DOCUMENT PASSAGE:
......

Note: the section on “Dating your MOTS Hawaiian” slated to run this month has been expanded to include all the Hawaiian/steels and will be in a future issue, along with closeups of the remaining six-string, eight-string, doubleneck, tripleneck and quadrupleneck sliders, not only in MOTS, but metal, wood, and lucite!

PART I: More MOTS Amplifiers
The author’s three-tube, 8″ permanent-magnet speaker 1946 Dickerson amp (discussed last month) that was lost in the mail ended up safe with a neighbor (over 10 days for priority mail, Merry Christmas!). This is an early post-WWII amp, with a speaker dated 1945 and the more rounded-edge shape and generic black handle of the small pre-WWII models. However, the grille “cloth” is not the heavy wire mesh expected, as seen on the Dickerson amp pictured in Richie Fliegler’s Amps, The Other Half Of Rock ‘N’ Roll (pg. 109, top right of group shot). It’s possible that amp is a leftover Delbert Dickerson model, but the logo decal points to post-WWII, as seen on all the ’46 to ’48 Hawaiians with the Dickerson brand name. Unfortunately, attempts to track the amp down have been futile.

A similar (but earlier) version is pictured in the Feb. ’98 issue of Guitar Player magazine (pg. 90) with the original stencilled Dickerson logo, first seen in ’38. While the earliest models (e.g. serial # 0010 from the cover of VG, Jan. ’98) had three stripes (call these Style 1), the amp in GP has only two stripes (Style 2), pointing to early ’40s. The stripeless example pictured in Fliegler’s Amps still has the original-type grille (Style 3), which was updated for the model pictured here in VG (Style 4).

......

DATASET EXCERPT:
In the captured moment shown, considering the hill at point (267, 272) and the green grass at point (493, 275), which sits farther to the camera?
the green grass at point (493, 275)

......

PROBLEM SET:
1. Write out the passage on MOTS amplifiers from "Note: the section" up to and including "wood, and lucite!".
2. According to the passage on MOTS amplifiers, are the following statements correct? (a) The speaker in the author's 1946 Dickerson amp is dated 1945. (b) The amp pictured in Guitar Player has three stripes. (c) The stencilled Dickerson logo first appeared in '38.
3. In the passage on MOTS amplifiers, how long did priority mail take to deliver the author's Dickerson amp?

ANSWER SET:
1.
Note: the section on “Dating your MOTS Hawaiian” slated to run this month has been expanded to include all the Hawaiian/steels and will be in a future issue, along with closeups of the remaining six-string, eight-string, doubleneck, tripleneck and quadrupleneck sliders, not only in MOTS, but metal, wood, and lucite!

2.
(a) Yes: "with a speaker dated 1945"
(b) No: "the amp in GP has only two stripes (Style 2)"
(c) Yes: "the original stencilled Dickerson logo, first seen in ’38"

3. Over 10 days.